Lines of data
[Begin]
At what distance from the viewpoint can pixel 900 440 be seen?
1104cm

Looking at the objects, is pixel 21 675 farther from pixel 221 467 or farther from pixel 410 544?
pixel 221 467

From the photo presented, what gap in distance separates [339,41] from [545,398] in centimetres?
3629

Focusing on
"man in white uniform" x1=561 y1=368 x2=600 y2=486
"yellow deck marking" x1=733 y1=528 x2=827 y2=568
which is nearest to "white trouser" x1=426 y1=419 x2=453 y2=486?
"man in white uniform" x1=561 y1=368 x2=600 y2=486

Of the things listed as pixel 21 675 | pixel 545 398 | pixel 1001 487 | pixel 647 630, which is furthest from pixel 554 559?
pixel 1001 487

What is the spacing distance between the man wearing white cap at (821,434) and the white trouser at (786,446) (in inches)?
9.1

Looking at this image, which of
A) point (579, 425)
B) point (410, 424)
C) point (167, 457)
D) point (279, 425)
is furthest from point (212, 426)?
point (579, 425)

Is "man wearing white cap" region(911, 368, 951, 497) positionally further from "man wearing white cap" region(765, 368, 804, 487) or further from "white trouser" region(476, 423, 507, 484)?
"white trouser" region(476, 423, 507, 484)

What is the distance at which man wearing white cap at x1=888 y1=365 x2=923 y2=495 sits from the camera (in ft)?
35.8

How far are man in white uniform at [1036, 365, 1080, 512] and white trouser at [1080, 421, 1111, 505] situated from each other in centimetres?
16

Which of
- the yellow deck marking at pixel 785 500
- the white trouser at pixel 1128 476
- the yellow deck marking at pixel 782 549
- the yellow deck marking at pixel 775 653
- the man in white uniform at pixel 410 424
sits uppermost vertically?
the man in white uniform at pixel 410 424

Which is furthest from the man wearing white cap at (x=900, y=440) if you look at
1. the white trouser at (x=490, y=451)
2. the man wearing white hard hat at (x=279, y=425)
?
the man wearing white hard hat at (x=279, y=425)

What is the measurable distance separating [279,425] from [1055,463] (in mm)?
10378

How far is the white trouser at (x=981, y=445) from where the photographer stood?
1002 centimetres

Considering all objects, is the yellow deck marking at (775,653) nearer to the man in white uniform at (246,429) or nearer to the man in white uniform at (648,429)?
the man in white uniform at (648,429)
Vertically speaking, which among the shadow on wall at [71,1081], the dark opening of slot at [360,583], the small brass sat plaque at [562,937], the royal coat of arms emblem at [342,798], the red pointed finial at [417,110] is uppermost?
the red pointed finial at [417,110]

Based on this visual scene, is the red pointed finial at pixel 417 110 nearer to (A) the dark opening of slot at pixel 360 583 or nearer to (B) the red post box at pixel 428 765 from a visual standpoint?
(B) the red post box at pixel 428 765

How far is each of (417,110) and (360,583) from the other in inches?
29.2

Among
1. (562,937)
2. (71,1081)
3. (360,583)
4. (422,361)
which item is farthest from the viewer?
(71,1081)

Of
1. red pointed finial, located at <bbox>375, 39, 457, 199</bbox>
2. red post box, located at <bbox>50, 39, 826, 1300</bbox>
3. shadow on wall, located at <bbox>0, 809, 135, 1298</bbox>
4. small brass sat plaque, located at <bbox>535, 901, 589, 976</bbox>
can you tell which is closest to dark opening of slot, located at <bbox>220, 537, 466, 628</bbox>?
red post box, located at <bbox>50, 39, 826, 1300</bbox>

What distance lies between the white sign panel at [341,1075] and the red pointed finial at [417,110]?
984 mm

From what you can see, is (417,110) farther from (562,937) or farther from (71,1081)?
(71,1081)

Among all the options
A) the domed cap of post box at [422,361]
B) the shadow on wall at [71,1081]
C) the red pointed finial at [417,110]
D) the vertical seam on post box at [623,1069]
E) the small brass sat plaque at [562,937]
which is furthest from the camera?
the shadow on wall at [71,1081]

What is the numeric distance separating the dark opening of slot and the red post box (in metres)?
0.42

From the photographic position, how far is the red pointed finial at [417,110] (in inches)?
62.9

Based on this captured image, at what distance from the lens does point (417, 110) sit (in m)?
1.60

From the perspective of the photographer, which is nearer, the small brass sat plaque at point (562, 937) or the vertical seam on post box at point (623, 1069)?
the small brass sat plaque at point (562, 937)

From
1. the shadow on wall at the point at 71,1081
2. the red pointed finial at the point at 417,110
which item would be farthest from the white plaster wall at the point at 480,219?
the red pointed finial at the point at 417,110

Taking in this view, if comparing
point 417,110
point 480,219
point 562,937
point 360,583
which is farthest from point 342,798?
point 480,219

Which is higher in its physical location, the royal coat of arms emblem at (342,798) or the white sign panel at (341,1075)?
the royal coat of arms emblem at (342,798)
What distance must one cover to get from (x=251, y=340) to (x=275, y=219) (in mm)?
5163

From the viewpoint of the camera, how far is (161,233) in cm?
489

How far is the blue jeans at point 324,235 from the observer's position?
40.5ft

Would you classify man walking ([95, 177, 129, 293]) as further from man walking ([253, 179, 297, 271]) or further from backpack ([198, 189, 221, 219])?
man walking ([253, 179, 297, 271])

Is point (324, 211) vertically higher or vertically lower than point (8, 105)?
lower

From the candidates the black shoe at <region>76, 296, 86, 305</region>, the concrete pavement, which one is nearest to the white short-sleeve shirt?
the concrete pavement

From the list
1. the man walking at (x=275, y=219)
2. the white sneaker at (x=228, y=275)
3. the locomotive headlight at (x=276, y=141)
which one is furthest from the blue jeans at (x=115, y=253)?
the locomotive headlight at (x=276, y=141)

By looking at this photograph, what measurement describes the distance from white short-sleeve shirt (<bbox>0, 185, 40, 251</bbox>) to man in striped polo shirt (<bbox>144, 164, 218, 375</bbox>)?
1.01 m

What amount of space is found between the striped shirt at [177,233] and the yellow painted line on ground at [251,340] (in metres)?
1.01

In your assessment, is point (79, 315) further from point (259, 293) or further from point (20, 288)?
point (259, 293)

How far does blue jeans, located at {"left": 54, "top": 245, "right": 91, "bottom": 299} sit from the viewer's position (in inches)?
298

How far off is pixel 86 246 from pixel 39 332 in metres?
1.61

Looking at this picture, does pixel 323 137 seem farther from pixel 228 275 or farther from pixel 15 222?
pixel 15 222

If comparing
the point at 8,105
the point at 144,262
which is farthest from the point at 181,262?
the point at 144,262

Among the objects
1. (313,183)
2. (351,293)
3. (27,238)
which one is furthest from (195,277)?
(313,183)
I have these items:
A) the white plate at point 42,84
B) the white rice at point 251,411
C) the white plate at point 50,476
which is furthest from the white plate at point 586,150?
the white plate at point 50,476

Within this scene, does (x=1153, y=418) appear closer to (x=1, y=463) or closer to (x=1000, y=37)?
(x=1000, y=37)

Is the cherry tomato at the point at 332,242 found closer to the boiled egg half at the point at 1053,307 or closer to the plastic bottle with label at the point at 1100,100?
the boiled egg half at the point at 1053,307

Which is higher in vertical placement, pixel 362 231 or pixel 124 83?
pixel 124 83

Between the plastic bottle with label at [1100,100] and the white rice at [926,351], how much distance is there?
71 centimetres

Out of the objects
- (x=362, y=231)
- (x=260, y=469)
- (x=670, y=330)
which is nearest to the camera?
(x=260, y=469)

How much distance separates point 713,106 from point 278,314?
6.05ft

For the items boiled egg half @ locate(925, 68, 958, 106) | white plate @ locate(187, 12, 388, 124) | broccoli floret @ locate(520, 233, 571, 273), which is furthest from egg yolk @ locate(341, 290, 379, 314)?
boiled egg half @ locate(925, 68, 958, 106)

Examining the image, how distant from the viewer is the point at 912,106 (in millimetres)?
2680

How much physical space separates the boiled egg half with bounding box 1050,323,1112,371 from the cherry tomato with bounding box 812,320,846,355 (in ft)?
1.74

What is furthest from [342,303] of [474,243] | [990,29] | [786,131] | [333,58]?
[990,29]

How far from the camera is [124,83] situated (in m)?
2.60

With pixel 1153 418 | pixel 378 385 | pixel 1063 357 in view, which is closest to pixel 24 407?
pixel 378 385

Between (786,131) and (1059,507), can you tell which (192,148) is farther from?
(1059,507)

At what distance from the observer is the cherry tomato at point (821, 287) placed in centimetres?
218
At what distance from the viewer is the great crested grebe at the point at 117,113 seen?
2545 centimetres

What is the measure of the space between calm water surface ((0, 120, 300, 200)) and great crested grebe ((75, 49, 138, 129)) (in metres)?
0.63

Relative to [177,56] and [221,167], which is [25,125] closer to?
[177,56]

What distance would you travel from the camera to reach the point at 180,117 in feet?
[End]
_Direction_
Print everything from the line containing "Among all the options" down to the line containing "E) the small brass sat plaque at [562,937]", word for word.

_Correct response_
Among all the options
A) the domed cap of post box at [422,361]
B) the shadow on wall at [71,1081]
C) the red pointed finial at [417,110]
D) the vertical seam on post box at [623,1069]
E) the small brass sat plaque at [562,937]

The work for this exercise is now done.